§ QUOTED TEXT:
(begin)
The Legendary West Virginia Fiddler from 1947 Field Recordings
WVU Press SA-2. Double CD
"Really, Holmes," I protested. "It's too bad. First of all, this music chap wanders in here with a mysterious package, which he claims to have received from some American university or other. Says that they're anticipating a measure of erudite comment, and would we be good enough to examine the contents for clues. Yet, when we open it, it turns out to be nothing more sinister than a double CD of the fiddle player, Edden Hammons.1 He's a forebear of the famous Hammons Family of Pocahontas County, West Virginia, you know, Holmes; the ones who were anthologised on that splendid compilation, which Carl Fleischauer and Alan Jabbour released on Rounder a couple of years ago.2 Very pleasurable listening and all that (sound clip - Tugboat), but I'll certify the bounder forgets to credit us when he writes it up.
"Then, he comes out with this preposterous theory about the Hammons family being related to the legendary fiddler, Emmett Lundy of Grayson County, Virginia. I grant you I can hear some similarity in their playing styles, and Lundy and this Hammons chap were near contemporaries. Hammons was born around 1874, while Lundy was about ten years older. For that matter, both of them were regarded as the premier fiddle players of their particular locations. Even so, you can't get away from the fact that their homesteads are hundreds of miles apart. They probably never even met."
Holmes laid down his violin. While I spoke he had been attempting, with excruciating approximation, to reproduce the sounds of this pair of Appalachian virtuosi. Now, however, he strode as far as the phonograph cabinet and began to rummage through our collection of old time records. Even before Holmes had extracted his quarry, I knew that he was fishing for issue number STR 802, from Mr Anthony Russell's long and sadly demised String label. I was acquainted with this matrix, for the disc it delineated was one we had listened to extensively over the years. Covering the title, Emmett W Lundy; Fiddle Tunes From Grayson County, Virginia, with one hand and the legend, 'Recorded in Galax for the Library of Congress, 1941' with the other, he bade me bring the candle a little closer. The face of Edden Hammons leapt from the photograph.
"Good Lord, Holmes," I gasped. "Those staring eyes. That raw-boned jawline. The gaunt spare frames of both of them. How foolish of me not to have noticed before."
The great master handed me the double CD, which our visitor had left in our keeping. "It's the untrained eye, Watson. It fails to distinguish between the essential detail and the superfluous. Well, you know my methods. What conclusions can you draw?"
I took the case with uncomfortable feelings of déjà vu, for Holmes had once solved the riddle of the great Baskerville hound by precisely this technique of optical deduction. Did his present demeanour imply that we were about to tangle with another spectral beast? Were the Hammonses, like the Baskervilles, one of those ancient families whose history has been dogged by some evil ancestral legend? My bones chilled as I recalled the eerie story of 'The Panther in the Sky', related by Sherman Hammons, on that salubrious sampling of the collective talents of the Hammons Family.
(end)
§ DATASET CONTENT:
(begin)
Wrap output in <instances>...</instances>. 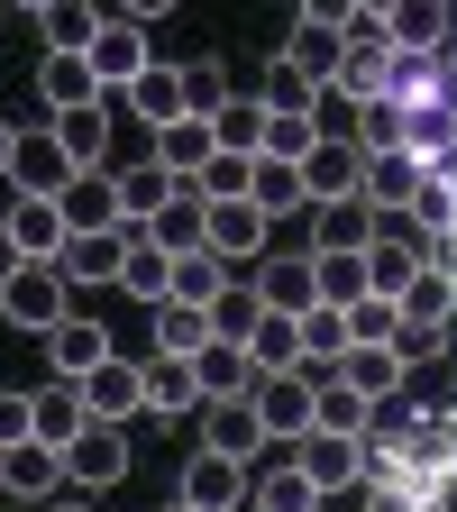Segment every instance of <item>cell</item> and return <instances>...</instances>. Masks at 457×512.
<instances>
[{"label":"cell","instance_id":"obj_1","mask_svg":"<svg viewBox=\"0 0 457 512\" xmlns=\"http://www.w3.org/2000/svg\"><path fill=\"white\" fill-rule=\"evenodd\" d=\"M256 421H266L275 448H302L320 430V366H293V375H256Z\"/></svg>","mask_w":457,"mask_h":512},{"label":"cell","instance_id":"obj_2","mask_svg":"<svg viewBox=\"0 0 457 512\" xmlns=\"http://www.w3.org/2000/svg\"><path fill=\"white\" fill-rule=\"evenodd\" d=\"M394 74H403V46L384 37L375 19H357V28H348V55H339V83H330V92L366 110V101H384V92H394Z\"/></svg>","mask_w":457,"mask_h":512},{"label":"cell","instance_id":"obj_3","mask_svg":"<svg viewBox=\"0 0 457 512\" xmlns=\"http://www.w3.org/2000/svg\"><path fill=\"white\" fill-rule=\"evenodd\" d=\"M64 311H83L74 284H64V266H37V256H28V266L0 284V320H10V330H37V339H46Z\"/></svg>","mask_w":457,"mask_h":512},{"label":"cell","instance_id":"obj_4","mask_svg":"<svg viewBox=\"0 0 457 512\" xmlns=\"http://www.w3.org/2000/svg\"><path fill=\"white\" fill-rule=\"evenodd\" d=\"M174 494H183L192 512H238V503L256 494V467H247V458H220V448H183Z\"/></svg>","mask_w":457,"mask_h":512},{"label":"cell","instance_id":"obj_5","mask_svg":"<svg viewBox=\"0 0 457 512\" xmlns=\"http://www.w3.org/2000/svg\"><path fill=\"white\" fill-rule=\"evenodd\" d=\"M74 156H64V138H55V119H37V128H19V165H10V183L28 192V202H64L74 192Z\"/></svg>","mask_w":457,"mask_h":512},{"label":"cell","instance_id":"obj_6","mask_svg":"<svg viewBox=\"0 0 457 512\" xmlns=\"http://www.w3.org/2000/svg\"><path fill=\"white\" fill-rule=\"evenodd\" d=\"M302 192H311V211L366 202V147H357V138H320V147L302 156Z\"/></svg>","mask_w":457,"mask_h":512},{"label":"cell","instance_id":"obj_7","mask_svg":"<svg viewBox=\"0 0 457 512\" xmlns=\"http://www.w3.org/2000/svg\"><path fill=\"white\" fill-rule=\"evenodd\" d=\"M64 485H74V476H64V448H46V439H28V448H0V494H10V503L46 512Z\"/></svg>","mask_w":457,"mask_h":512},{"label":"cell","instance_id":"obj_8","mask_svg":"<svg viewBox=\"0 0 457 512\" xmlns=\"http://www.w3.org/2000/svg\"><path fill=\"white\" fill-rule=\"evenodd\" d=\"M183 192H192V183H183L174 165L138 156V165H119V220H128V229H156V220L183 202Z\"/></svg>","mask_w":457,"mask_h":512},{"label":"cell","instance_id":"obj_9","mask_svg":"<svg viewBox=\"0 0 457 512\" xmlns=\"http://www.w3.org/2000/svg\"><path fill=\"white\" fill-rule=\"evenodd\" d=\"M119 256H128V229H74L55 266L74 293H119Z\"/></svg>","mask_w":457,"mask_h":512},{"label":"cell","instance_id":"obj_10","mask_svg":"<svg viewBox=\"0 0 457 512\" xmlns=\"http://www.w3.org/2000/svg\"><path fill=\"white\" fill-rule=\"evenodd\" d=\"M293 467H302V476H311L320 494H348V485H366V467H375V458H366V439H339V430H311V439L293 448Z\"/></svg>","mask_w":457,"mask_h":512},{"label":"cell","instance_id":"obj_11","mask_svg":"<svg viewBox=\"0 0 457 512\" xmlns=\"http://www.w3.org/2000/svg\"><path fill=\"white\" fill-rule=\"evenodd\" d=\"M110 357H119V348H110V330H101L92 311H64L55 330H46V366H55L64 384H83V375H92V366H110Z\"/></svg>","mask_w":457,"mask_h":512},{"label":"cell","instance_id":"obj_12","mask_svg":"<svg viewBox=\"0 0 457 512\" xmlns=\"http://www.w3.org/2000/svg\"><path fill=\"white\" fill-rule=\"evenodd\" d=\"M101 74H92V55H37V110L64 119V110H101Z\"/></svg>","mask_w":457,"mask_h":512},{"label":"cell","instance_id":"obj_13","mask_svg":"<svg viewBox=\"0 0 457 512\" xmlns=\"http://www.w3.org/2000/svg\"><path fill=\"white\" fill-rule=\"evenodd\" d=\"M421 183H430V165H421L412 147H394V156H366V211H375V220H403V211L421 202Z\"/></svg>","mask_w":457,"mask_h":512},{"label":"cell","instance_id":"obj_14","mask_svg":"<svg viewBox=\"0 0 457 512\" xmlns=\"http://www.w3.org/2000/svg\"><path fill=\"white\" fill-rule=\"evenodd\" d=\"M83 412H92V421H110V430H119L128 412H147V366H138V357L92 366V375H83Z\"/></svg>","mask_w":457,"mask_h":512},{"label":"cell","instance_id":"obj_15","mask_svg":"<svg viewBox=\"0 0 457 512\" xmlns=\"http://www.w3.org/2000/svg\"><path fill=\"white\" fill-rule=\"evenodd\" d=\"M110 28V0H55V10H37V55H92Z\"/></svg>","mask_w":457,"mask_h":512},{"label":"cell","instance_id":"obj_16","mask_svg":"<svg viewBox=\"0 0 457 512\" xmlns=\"http://www.w3.org/2000/svg\"><path fill=\"white\" fill-rule=\"evenodd\" d=\"M266 211L256 202H211V220H202V247H220L229 266H266Z\"/></svg>","mask_w":457,"mask_h":512},{"label":"cell","instance_id":"obj_17","mask_svg":"<svg viewBox=\"0 0 457 512\" xmlns=\"http://www.w3.org/2000/svg\"><path fill=\"white\" fill-rule=\"evenodd\" d=\"M64 476H74L83 494H110V485L128 476V439H119L110 421H92V430H83L74 448H64Z\"/></svg>","mask_w":457,"mask_h":512},{"label":"cell","instance_id":"obj_18","mask_svg":"<svg viewBox=\"0 0 457 512\" xmlns=\"http://www.w3.org/2000/svg\"><path fill=\"white\" fill-rule=\"evenodd\" d=\"M202 448H220V458H256V448H275V439H266V421H256L247 394H220V403H202Z\"/></svg>","mask_w":457,"mask_h":512},{"label":"cell","instance_id":"obj_19","mask_svg":"<svg viewBox=\"0 0 457 512\" xmlns=\"http://www.w3.org/2000/svg\"><path fill=\"white\" fill-rule=\"evenodd\" d=\"M147 64H156V46H147V28H138V19H110V28H101V46H92L101 92H128V83L147 74Z\"/></svg>","mask_w":457,"mask_h":512},{"label":"cell","instance_id":"obj_20","mask_svg":"<svg viewBox=\"0 0 457 512\" xmlns=\"http://www.w3.org/2000/svg\"><path fill=\"white\" fill-rule=\"evenodd\" d=\"M119 293H128V302H147V311H156V302H174V256H165L147 229H128V256H119Z\"/></svg>","mask_w":457,"mask_h":512},{"label":"cell","instance_id":"obj_21","mask_svg":"<svg viewBox=\"0 0 457 512\" xmlns=\"http://www.w3.org/2000/svg\"><path fill=\"white\" fill-rule=\"evenodd\" d=\"M211 394H202V366L192 357H147V412L156 421H183V412H202Z\"/></svg>","mask_w":457,"mask_h":512},{"label":"cell","instance_id":"obj_22","mask_svg":"<svg viewBox=\"0 0 457 512\" xmlns=\"http://www.w3.org/2000/svg\"><path fill=\"white\" fill-rule=\"evenodd\" d=\"M384 37H394L403 55H439L457 37V10L448 0H394V19H384Z\"/></svg>","mask_w":457,"mask_h":512},{"label":"cell","instance_id":"obj_23","mask_svg":"<svg viewBox=\"0 0 457 512\" xmlns=\"http://www.w3.org/2000/svg\"><path fill=\"white\" fill-rule=\"evenodd\" d=\"M247 366H256V375H293V366H311V348H302V311H266V320H256Z\"/></svg>","mask_w":457,"mask_h":512},{"label":"cell","instance_id":"obj_24","mask_svg":"<svg viewBox=\"0 0 457 512\" xmlns=\"http://www.w3.org/2000/svg\"><path fill=\"white\" fill-rule=\"evenodd\" d=\"M0 229H10V238L37 256V266H55V256H64V238H74V229H64V202H28V192L10 202V220H0Z\"/></svg>","mask_w":457,"mask_h":512},{"label":"cell","instance_id":"obj_25","mask_svg":"<svg viewBox=\"0 0 457 512\" xmlns=\"http://www.w3.org/2000/svg\"><path fill=\"white\" fill-rule=\"evenodd\" d=\"M256 293H266V311H311L320 302V266L311 256H266V266H256Z\"/></svg>","mask_w":457,"mask_h":512},{"label":"cell","instance_id":"obj_26","mask_svg":"<svg viewBox=\"0 0 457 512\" xmlns=\"http://www.w3.org/2000/svg\"><path fill=\"white\" fill-rule=\"evenodd\" d=\"M119 101H128V110H138L147 128H174V119H192V110H183V64H147V74H138V83H128Z\"/></svg>","mask_w":457,"mask_h":512},{"label":"cell","instance_id":"obj_27","mask_svg":"<svg viewBox=\"0 0 457 512\" xmlns=\"http://www.w3.org/2000/svg\"><path fill=\"white\" fill-rule=\"evenodd\" d=\"M211 339V302H156V357H202Z\"/></svg>","mask_w":457,"mask_h":512},{"label":"cell","instance_id":"obj_28","mask_svg":"<svg viewBox=\"0 0 457 512\" xmlns=\"http://www.w3.org/2000/svg\"><path fill=\"white\" fill-rule=\"evenodd\" d=\"M83 430H92L83 384H64V375H55V384H37V439H46V448H74Z\"/></svg>","mask_w":457,"mask_h":512},{"label":"cell","instance_id":"obj_29","mask_svg":"<svg viewBox=\"0 0 457 512\" xmlns=\"http://www.w3.org/2000/svg\"><path fill=\"white\" fill-rule=\"evenodd\" d=\"M211 156H220V128H211V119H174V128H156V165H174L183 183L202 174Z\"/></svg>","mask_w":457,"mask_h":512},{"label":"cell","instance_id":"obj_30","mask_svg":"<svg viewBox=\"0 0 457 512\" xmlns=\"http://www.w3.org/2000/svg\"><path fill=\"white\" fill-rule=\"evenodd\" d=\"M229 284H238V266H229L220 247H183L174 256V302H220Z\"/></svg>","mask_w":457,"mask_h":512},{"label":"cell","instance_id":"obj_31","mask_svg":"<svg viewBox=\"0 0 457 512\" xmlns=\"http://www.w3.org/2000/svg\"><path fill=\"white\" fill-rule=\"evenodd\" d=\"M55 138H64V156H74L83 174H119V165H110V110H64Z\"/></svg>","mask_w":457,"mask_h":512},{"label":"cell","instance_id":"obj_32","mask_svg":"<svg viewBox=\"0 0 457 512\" xmlns=\"http://www.w3.org/2000/svg\"><path fill=\"white\" fill-rule=\"evenodd\" d=\"M64 229H128L119 220V174H74V192H64Z\"/></svg>","mask_w":457,"mask_h":512},{"label":"cell","instance_id":"obj_33","mask_svg":"<svg viewBox=\"0 0 457 512\" xmlns=\"http://www.w3.org/2000/svg\"><path fill=\"white\" fill-rule=\"evenodd\" d=\"M384 229H375V211L366 202H330V211H320V247L311 256H366Z\"/></svg>","mask_w":457,"mask_h":512},{"label":"cell","instance_id":"obj_34","mask_svg":"<svg viewBox=\"0 0 457 512\" xmlns=\"http://www.w3.org/2000/svg\"><path fill=\"white\" fill-rule=\"evenodd\" d=\"M320 430H339V439H366L375 430V403L357 394L348 375H330V366H320Z\"/></svg>","mask_w":457,"mask_h":512},{"label":"cell","instance_id":"obj_35","mask_svg":"<svg viewBox=\"0 0 457 512\" xmlns=\"http://www.w3.org/2000/svg\"><path fill=\"white\" fill-rule=\"evenodd\" d=\"M330 375H348V384H357V394H366V403H394V384H403L412 366H403L394 348H348V357H339Z\"/></svg>","mask_w":457,"mask_h":512},{"label":"cell","instance_id":"obj_36","mask_svg":"<svg viewBox=\"0 0 457 512\" xmlns=\"http://www.w3.org/2000/svg\"><path fill=\"white\" fill-rule=\"evenodd\" d=\"M247 503H256V512H320L330 494H320V485L284 458V467H266V476H256V494H247Z\"/></svg>","mask_w":457,"mask_h":512},{"label":"cell","instance_id":"obj_37","mask_svg":"<svg viewBox=\"0 0 457 512\" xmlns=\"http://www.w3.org/2000/svg\"><path fill=\"white\" fill-rule=\"evenodd\" d=\"M256 101H266V110H320V101H330V83H311L293 55H275L266 83H256Z\"/></svg>","mask_w":457,"mask_h":512},{"label":"cell","instance_id":"obj_38","mask_svg":"<svg viewBox=\"0 0 457 512\" xmlns=\"http://www.w3.org/2000/svg\"><path fill=\"white\" fill-rule=\"evenodd\" d=\"M211 128H220V156H256V147H266V101H256V92H229V110Z\"/></svg>","mask_w":457,"mask_h":512},{"label":"cell","instance_id":"obj_39","mask_svg":"<svg viewBox=\"0 0 457 512\" xmlns=\"http://www.w3.org/2000/svg\"><path fill=\"white\" fill-rule=\"evenodd\" d=\"M320 147V110H266V147L256 156H284V165H302Z\"/></svg>","mask_w":457,"mask_h":512},{"label":"cell","instance_id":"obj_40","mask_svg":"<svg viewBox=\"0 0 457 512\" xmlns=\"http://www.w3.org/2000/svg\"><path fill=\"white\" fill-rule=\"evenodd\" d=\"M192 366H202V394H211V403H220V394H256V366H247V348H229V339H211Z\"/></svg>","mask_w":457,"mask_h":512},{"label":"cell","instance_id":"obj_41","mask_svg":"<svg viewBox=\"0 0 457 512\" xmlns=\"http://www.w3.org/2000/svg\"><path fill=\"white\" fill-rule=\"evenodd\" d=\"M366 512H430V485L412 467H366Z\"/></svg>","mask_w":457,"mask_h":512},{"label":"cell","instance_id":"obj_42","mask_svg":"<svg viewBox=\"0 0 457 512\" xmlns=\"http://www.w3.org/2000/svg\"><path fill=\"white\" fill-rule=\"evenodd\" d=\"M311 192H302V165H284V156H256V211L266 220H284V211H302Z\"/></svg>","mask_w":457,"mask_h":512},{"label":"cell","instance_id":"obj_43","mask_svg":"<svg viewBox=\"0 0 457 512\" xmlns=\"http://www.w3.org/2000/svg\"><path fill=\"white\" fill-rule=\"evenodd\" d=\"M302 348H311V366H339V357L357 348V339H348V311H339V302H311V311H302Z\"/></svg>","mask_w":457,"mask_h":512},{"label":"cell","instance_id":"obj_44","mask_svg":"<svg viewBox=\"0 0 457 512\" xmlns=\"http://www.w3.org/2000/svg\"><path fill=\"white\" fill-rule=\"evenodd\" d=\"M284 55L302 64V74H311V83H339V55H348V37H339V28H311V19H302Z\"/></svg>","mask_w":457,"mask_h":512},{"label":"cell","instance_id":"obj_45","mask_svg":"<svg viewBox=\"0 0 457 512\" xmlns=\"http://www.w3.org/2000/svg\"><path fill=\"white\" fill-rule=\"evenodd\" d=\"M192 192H202V202H256V156H211L192 174Z\"/></svg>","mask_w":457,"mask_h":512},{"label":"cell","instance_id":"obj_46","mask_svg":"<svg viewBox=\"0 0 457 512\" xmlns=\"http://www.w3.org/2000/svg\"><path fill=\"white\" fill-rule=\"evenodd\" d=\"M256 320H266V293H256V284H229V293L211 302V330H220L229 348H247V339H256Z\"/></svg>","mask_w":457,"mask_h":512},{"label":"cell","instance_id":"obj_47","mask_svg":"<svg viewBox=\"0 0 457 512\" xmlns=\"http://www.w3.org/2000/svg\"><path fill=\"white\" fill-rule=\"evenodd\" d=\"M183 110H192V119H220V110H229V74H220V55H192V64H183Z\"/></svg>","mask_w":457,"mask_h":512},{"label":"cell","instance_id":"obj_48","mask_svg":"<svg viewBox=\"0 0 457 512\" xmlns=\"http://www.w3.org/2000/svg\"><path fill=\"white\" fill-rule=\"evenodd\" d=\"M348 339H357V348H394V339H403V302H384V293L348 302Z\"/></svg>","mask_w":457,"mask_h":512},{"label":"cell","instance_id":"obj_49","mask_svg":"<svg viewBox=\"0 0 457 512\" xmlns=\"http://www.w3.org/2000/svg\"><path fill=\"white\" fill-rule=\"evenodd\" d=\"M311 266H320V302H366L375 293V275H366V256H311Z\"/></svg>","mask_w":457,"mask_h":512},{"label":"cell","instance_id":"obj_50","mask_svg":"<svg viewBox=\"0 0 457 512\" xmlns=\"http://www.w3.org/2000/svg\"><path fill=\"white\" fill-rule=\"evenodd\" d=\"M202 220H211V202H202V192H183V202H174V211H165L147 238H156L165 256H183V247H202Z\"/></svg>","mask_w":457,"mask_h":512},{"label":"cell","instance_id":"obj_51","mask_svg":"<svg viewBox=\"0 0 457 512\" xmlns=\"http://www.w3.org/2000/svg\"><path fill=\"white\" fill-rule=\"evenodd\" d=\"M357 147H366V156H394V147H403V101H394V92L357 110Z\"/></svg>","mask_w":457,"mask_h":512},{"label":"cell","instance_id":"obj_52","mask_svg":"<svg viewBox=\"0 0 457 512\" xmlns=\"http://www.w3.org/2000/svg\"><path fill=\"white\" fill-rule=\"evenodd\" d=\"M439 348H448V320H403V339H394V357H403V366H430Z\"/></svg>","mask_w":457,"mask_h":512},{"label":"cell","instance_id":"obj_53","mask_svg":"<svg viewBox=\"0 0 457 512\" xmlns=\"http://www.w3.org/2000/svg\"><path fill=\"white\" fill-rule=\"evenodd\" d=\"M37 439V394H0V448H28Z\"/></svg>","mask_w":457,"mask_h":512},{"label":"cell","instance_id":"obj_54","mask_svg":"<svg viewBox=\"0 0 457 512\" xmlns=\"http://www.w3.org/2000/svg\"><path fill=\"white\" fill-rule=\"evenodd\" d=\"M293 10H302L311 28H339V37H348V28L366 19V10H357V0H293Z\"/></svg>","mask_w":457,"mask_h":512},{"label":"cell","instance_id":"obj_55","mask_svg":"<svg viewBox=\"0 0 457 512\" xmlns=\"http://www.w3.org/2000/svg\"><path fill=\"white\" fill-rule=\"evenodd\" d=\"M165 10H174V0H110V19H138V28H156Z\"/></svg>","mask_w":457,"mask_h":512},{"label":"cell","instance_id":"obj_56","mask_svg":"<svg viewBox=\"0 0 457 512\" xmlns=\"http://www.w3.org/2000/svg\"><path fill=\"white\" fill-rule=\"evenodd\" d=\"M430 512H457V467H439V476H430Z\"/></svg>","mask_w":457,"mask_h":512},{"label":"cell","instance_id":"obj_57","mask_svg":"<svg viewBox=\"0 0 457 512\" xmlns=\"http://www.w3.org/2000/svg\"><path fill=\"white\" fill-rule=\"evenodd\" d=\"M19 266H28V247H19V238H10V229H0V284H10V275H19Z\"/></svg>","mask_w":457,"mask_h":512},{"label":"cell","instance_id":"obj_58","mask_svg":"<svg viewBox=\"0 0 457 512\" xmlns=\"http://www.w3.org/2000/svg\"><path fill=\"white\" fill-rule=\"evenodd\" d=\"M19 165V119H0V174Z\"/></svg>","mask_w":457,"mask_h":512},{"label":"cell","instance_id":"obj_59","mask_svg":"<svg viewBox=\"0 0 457 512\" xmlns=\"http://www.w3.org/2000/svg\"><path fill=\"white\" fill-rule=\"evenodd\" d=\"M357 10H366V19H375V28H384V19H394V0H357Z\"/></svg>","mask_w":457,"mask_h":512},{"label":"cell","instance_id":"obj_60","mask_svg":"<svg viewBox=\"0 0 457 512\" xmlns=\"http://www.w3.org/2000/svg\"><path fill=\"white\" fill-rule=\"evenodd\" d=\"M10 10H55V0H10Z\"/></svg>","mask_w":457,"mask_h":512},{"label":"cell","instance_id":"obj_61","mask_svg":"<svg viewBox=\"0 0 457 512\" xmlns=\"http://www.w3.org/2000/svg\"><path fill=\"white\" fill-rule=\"evenodd\" d=\"M46 512H92V503H46Z\"/></svg>","mask_w":457,"mask_h":512},{"label":"cell","instance_id":"obj_62","mask_svg":"<svg viewBox=\"0 0 457 512\" xmlns=\"http://www.w3.org/2000/svg\"><path fill=\"white\" fill-rule=\"evenodd\" d=\"M165 512H192V503H183V494H174V503H165Z\"/></svg>","mask_w":457,"mask_h":512},{"label":"cell","instance_id":"obj_63","mask_svg":"<svg viewBox=\"0 0 457 512\" xmlns=\"http://www.w3.org/2000/svg\"><path fill=\"white\" fill-rule=\"evenodd\" d=\"M0 28H10V0H0Z\"/></svg>","mask_w":457,"mask_h":512},{"label":"cell","instance_id":"obj_64","mask_svg":"<svg viewBox=\"0 0 457 512\" xmlns=\"http://www.w3.org/2000/svg\"><path fill=\"white\" fill-rule=\"evenodd\" d=\"M10 512H28V503H10Z\"/></svg>","mask_w":457,"mask_h":512}]
</instances>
(end)
§ EXERCISE DIRECTIONS: Return the stretch of the Edden Hammons review from "Holmes laid down" through "from the photograph.".

§ FULL SOLUTION:
Holmes laid down his violin. While I spoke he had been attempting, with excruciating approximation, to reproduce the sounds of this pair of Appalachian virtuosi. Now, however, he strode as far as the phonograph cabinet and began to rummage through our collection of old time records. Even before Holmes had extracted his quarry, I knew that he was fishing for issue number STR 802, from Mr Anthony Russell's long and sadly demised String label. I was acquainted with this matrix, for the disc it delineated was one we had listened to extensively over the years. Covering the title, Emmett W Lundy; Fiddle Tunes From Grayson County, Virginia, with one hand and the legend, 'Recorded in Galax for the Library of Congress, 1941' with the other, he bade me bring the candle a little closer. The face of Edden Hammons leapt from the photograph.